Entre os de sobrenome não-alemão há alguns espanhóis e japoneses, indicando que se trata de pastores de outros países latino-americanos e do Japão, que podem estar atuando em regime de intercâmbio. A IELB indica em seu site que possui 524 pastores ativos, apresenta, porém, uma lista de 691 nomes, o que, provavelmente, significa que a lista inclui pastores aposentados e licenciados. Em todo caso, dentre esses 691 nomes há 612 de origem alemã, o que representa um percentual de 88,5%.
Nesse sentido, deve-se chamar a atenção para o fato de que para a opinião pública brasileira, e também para muitos cientistas sociais, as comunidades de origem alemã em geral, e sobretudo as luteranas, se caracterizariam pelo profundo isolamento. Em uma pesquisa realizada no início dos anos 1960, sob orientação de Darcy Ribeiro, a respeito de uma comunidade rural no interior de Santa Catarina, lê-se: “a Comunidade Evangélica, sempre reunindo um grupo de origem alemã, constitui um dos fatores que mais se opõem à assimilação dos seus elementos à sociedade brasileira”.
Tais citações poderiam ser multiplicadas às centenas. Interessante, porém, é que a autora escreve algumas linhas depois: “as relações entre católicos e protestantes são dirigidas por uma tradição que sublinha ao máximo o seu caráter amistoso e auxílio mútuo”. Assim, a metade das crianças do jardim de infância protestante seria católica, apesar de que estes só constituiriam 29% da população.

## [DADOS REGISTRADOS]
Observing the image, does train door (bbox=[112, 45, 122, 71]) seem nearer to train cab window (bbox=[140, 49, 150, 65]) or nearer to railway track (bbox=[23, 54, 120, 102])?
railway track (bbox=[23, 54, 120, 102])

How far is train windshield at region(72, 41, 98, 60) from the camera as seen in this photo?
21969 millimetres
...
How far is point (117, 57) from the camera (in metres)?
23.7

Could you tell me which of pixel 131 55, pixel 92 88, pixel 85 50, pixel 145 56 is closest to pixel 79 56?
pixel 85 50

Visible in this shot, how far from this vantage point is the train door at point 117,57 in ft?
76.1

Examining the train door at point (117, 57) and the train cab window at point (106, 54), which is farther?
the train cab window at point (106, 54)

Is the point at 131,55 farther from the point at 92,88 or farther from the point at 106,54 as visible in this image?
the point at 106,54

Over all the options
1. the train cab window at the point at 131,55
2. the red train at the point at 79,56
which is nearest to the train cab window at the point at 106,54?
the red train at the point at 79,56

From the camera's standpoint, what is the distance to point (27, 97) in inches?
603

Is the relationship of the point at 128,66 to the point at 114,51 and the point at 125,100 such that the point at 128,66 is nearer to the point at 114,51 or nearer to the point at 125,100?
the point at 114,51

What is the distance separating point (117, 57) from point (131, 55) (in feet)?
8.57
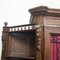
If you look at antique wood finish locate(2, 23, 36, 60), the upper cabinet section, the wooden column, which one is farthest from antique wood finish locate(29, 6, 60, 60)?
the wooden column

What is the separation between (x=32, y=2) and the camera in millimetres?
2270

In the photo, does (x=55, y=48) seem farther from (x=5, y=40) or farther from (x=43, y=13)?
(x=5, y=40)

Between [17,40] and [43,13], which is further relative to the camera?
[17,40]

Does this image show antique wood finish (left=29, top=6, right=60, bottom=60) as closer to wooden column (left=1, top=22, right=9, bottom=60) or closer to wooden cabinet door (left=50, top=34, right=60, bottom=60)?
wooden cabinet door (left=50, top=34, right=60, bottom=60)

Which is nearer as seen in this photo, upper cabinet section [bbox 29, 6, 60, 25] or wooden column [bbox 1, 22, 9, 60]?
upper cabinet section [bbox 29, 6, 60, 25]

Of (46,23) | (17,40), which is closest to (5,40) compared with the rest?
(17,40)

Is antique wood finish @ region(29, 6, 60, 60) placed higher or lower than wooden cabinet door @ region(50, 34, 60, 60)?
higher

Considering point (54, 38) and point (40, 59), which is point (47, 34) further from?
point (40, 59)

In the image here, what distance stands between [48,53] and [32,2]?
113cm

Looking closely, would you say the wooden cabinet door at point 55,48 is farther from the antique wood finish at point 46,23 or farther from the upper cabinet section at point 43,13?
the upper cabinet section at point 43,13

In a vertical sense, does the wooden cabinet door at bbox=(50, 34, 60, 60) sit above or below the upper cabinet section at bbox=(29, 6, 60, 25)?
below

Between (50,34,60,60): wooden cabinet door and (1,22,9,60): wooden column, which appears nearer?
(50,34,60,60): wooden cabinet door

## [O QUE SE PEDE]
A) Liste todos os números escritos em algarismos no trecho, incluindo percentuais e anos.
B) Segundo o trecho, quantos pastores ativos a IELB informa ter em seu site?
C) Prossiga a redação do trecho sobre as comunidades luteranas de origem alemã no Brasil a partir da última frase apresentada.
Os registros formam um material independente do trecho.

## [RESPOSTAS DO EXERCÍCIO]
A) 524; 691; 612; 88,5%; 1960; 29%

B) 524 pastores ativos.

C)
Seria interessante realizar uma pesquisa mais detalhada sobre essa aparente contradição, pois, ou a opinião pública, e muitos cientistas sociais, não têm razão, ou então efetivamente a solidariedade étnica entre os descendentes de alemães é tão forte que se sobrepõem a eventuais clivagens religiosas, como mostraria o exemplo acima.
2) A Constituição monárquica do Brasil garantia a liberdade de consciência e, portanto, a liberdade de confessar uma religião nãocatólica. Havia, porém, ao mesmo tempo, restrições ao exercício do culto e também da cidadania plena para os não-católicos. Se a gente levar em consideração que os luteranos viveram durante 55 anos sob esse regime de restrições (1824-1889), causa alguma estranheza que não haja registros de adesões maciças ao catolicismo. Pois, deve-se destacar que nas mesmas regiões em que habitavam, em geral, existia um catolicismo étnico alemão, de forma que a adesão a ele não traria maior prejuízo à identidade
étnica.
Mesmo que não tenhamos dados quantitativos confiáveis sobre o século XIX, números do século XX mostram que o percentual da população luterana sobre o conjunto da população no sul do Brasil se manteve dentro dos padrões de crescimento vegetativo. Dados sobre o Rio Grande do Sul, por exemplo, indicam o seguinte: em 1900 2,6% da população eram luteranos, em 1930 5,5%, 6% em 1956 e 5,8% em 1966.
Assim, temos o seguinte dado interessante: mesmo que uma parte muito grande de luteranos dos séculos XIX e XX não tenha sido de adeptos fanáticos de sua confissão religiosa, e especialmente da instituição igreja - como se tentará mostrar no próximo ponto - constitui um
fenômeno interessante o fato de que não tenham aberto mão de sua religiosidade específica, mesmo sob condições adversas.
3) Organizações eclesiásticas luteranas, na forma de “sínodos”, são um fenômeno da época da virada do século XIX para o XX – quando os luteranos já se encontravam havia mais de 60 anos no país. Em 1886 foi criado o primeiro sínodo, que no decorrer do tempo se mostraria como o mais importante, o Sínodo Riograndense, ao qual se seguiram até cerca de 1910 sínodos semelhantes em outros estados.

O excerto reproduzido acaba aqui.